Extrait fourni
# # # # # # #

La Grande Bretagne, depuis Margaret Thatcher, aura été aux libéraux ce que l’URSS a été pour les communistes: le paradis sur terre. Comme toutes ces constructions merveilleuses, qu’elles soient produites par l’ordre naturel des libéraux ou le sens de l’histoire des marxistes, elles sont destinées à s’effondrer face à la réalité. La réalité c’est que le marché ne réalise pas automatiquement une allocation optimale des ressources et qu’il a besoin de l’Etat pour définir une stratégie, cadrer les relations entre acteurs économiques, garantir la justice sociale et éviter la croissance d’inégalités qui mettraient en danger son principe même. La presse française, formatée à la nouvelle école du Parti de la mondialisation financière qu’est Sciences-Po, n’a pas parlé du revirement radical de la politique anglaise impulsée par la nouvelle Premier ministre Theresa May, qui appartient pourtant au même parti que Margaret Thatcher, mais pragmatisme anglo-saxon oblige. Notre presse était sans doute trop occupée avec les annonces apocalyptiques sur les invasions de sauterelles annoncées par les gnomes comme le comique journaliste de Libération Jean Quatremer ou le ridicule président du parlement européen qui prédisait rien moins que “la fin de la civilisation occidentale” après le brexit” ou le président de la Commission européenne nous faisant part de ses conversations avec les dirigeants “des autres planètes” (sic).
Christian Authier nous dresse ici un tableau sain de la situation.
CR
C’est peut-être une révolution, mais elle est passée quasiment inaperçue dans l’hexagone. Le 2 août dernier, le Premier ministre britannique, Theresa May, a annoncé que son gouvernement allait lancer un grand plan de relance et de stratégie industrielles à travers notamment la mise en place d’un comité gouvernemental au service de l’emploi et de la réduction des inégalités. Dans le sillage de son discours d’investiture aux accents sociaux, le Premier ministre a affiché sa volonté de soutenir l’activité des régions qui souffrent de la mondialisation, de venir en aide aux «gens qui travaillent dur par de plus hauts salaires» et de veiller à ce que la richesse créée ne soit pas accaparée par «une poignée de privilégiés».

# # # # # # #

Données
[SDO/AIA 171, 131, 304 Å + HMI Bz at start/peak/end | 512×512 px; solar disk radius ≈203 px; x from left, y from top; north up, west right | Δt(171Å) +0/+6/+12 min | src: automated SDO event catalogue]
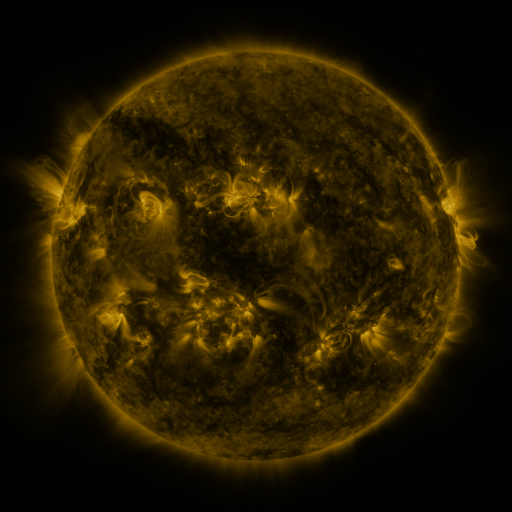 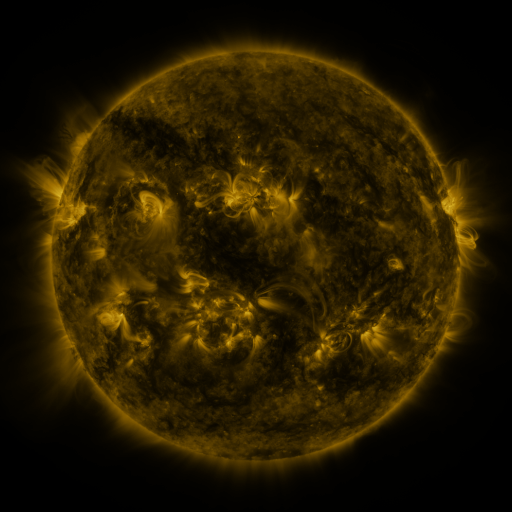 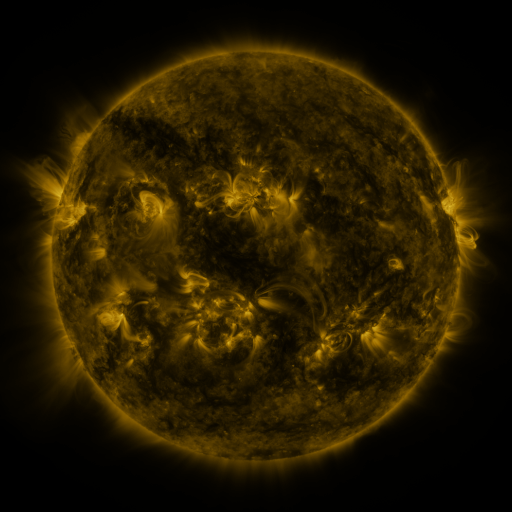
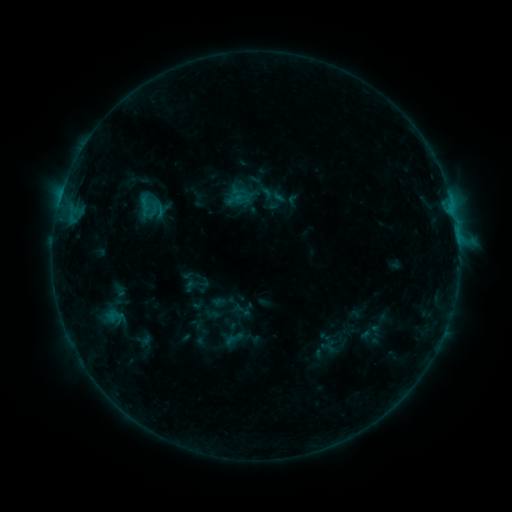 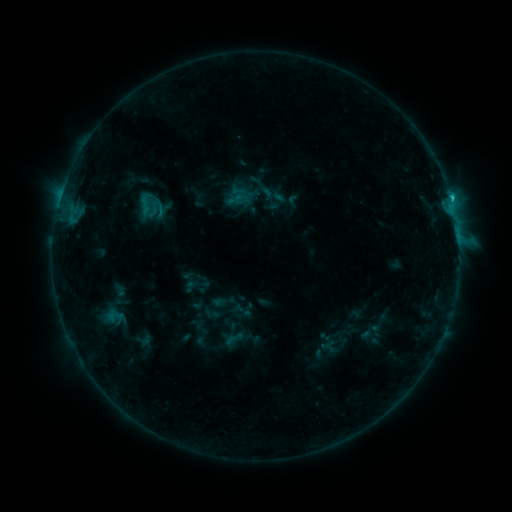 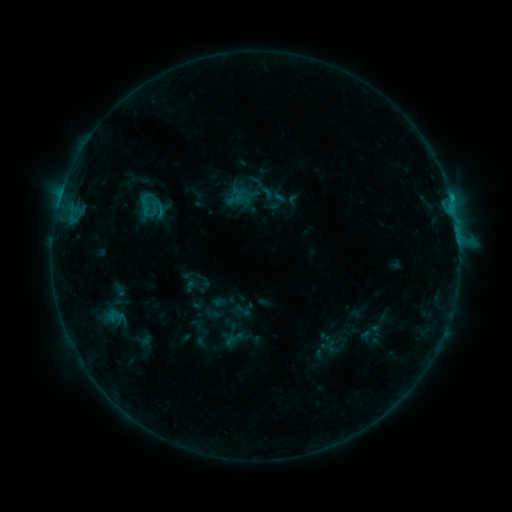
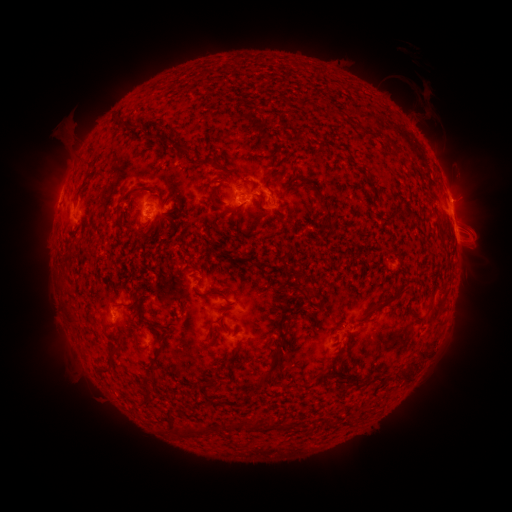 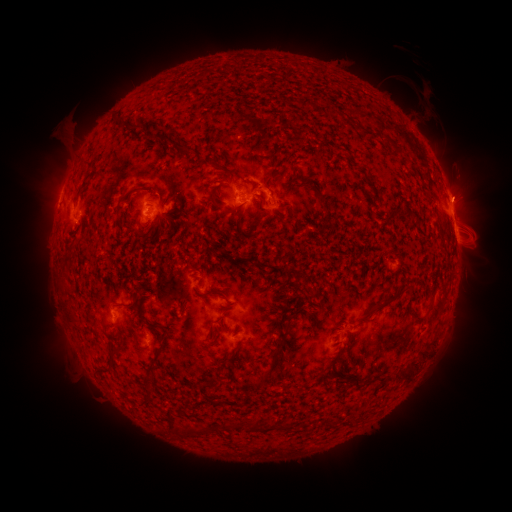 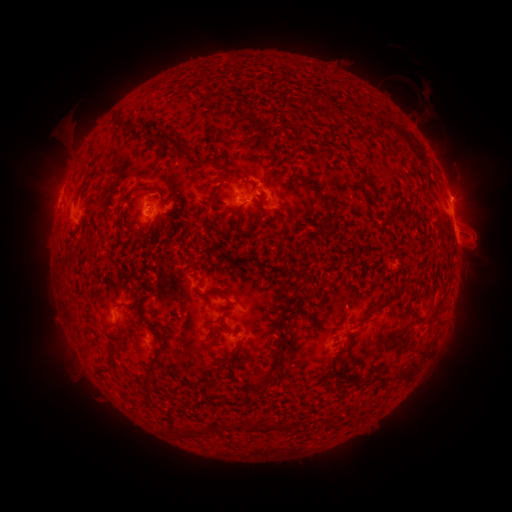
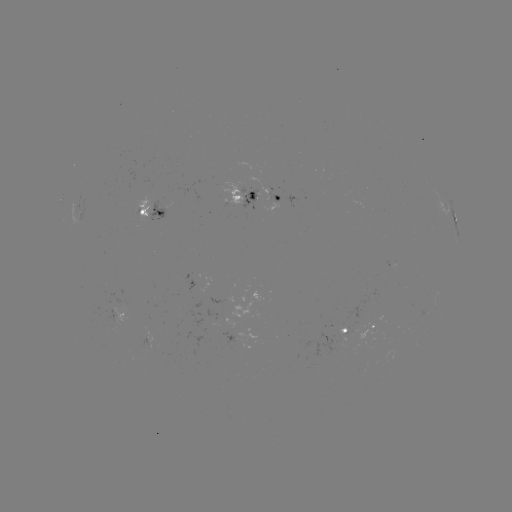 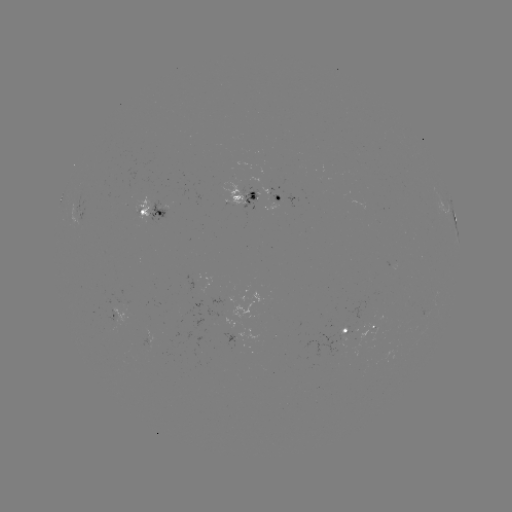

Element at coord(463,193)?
eruption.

# # # # # # #

Consigne
D'après l'extrait fourni, pourquoi le modèle libéral britannique né avec Margaret Thatcher devait-il finir par s'effondrer ? Expliquez-le en vous appuyant sur ce que dit le texte.

Réponse
Comme toutes les constructions présentées comme un paradis sur terre, ce modèle devait s'effondrer face à la réalité. Selon le texte, le marché ne répartit pas tout seul les ressources de la meilleure façon. Il a besoin de l'État pour fixer une stratégie, encadrer les relations entre les acteurs économiques et garantir la justice sociale. L'État doit aussi empêcher que les inégalités grandissent au point de menacer le principe même du marché.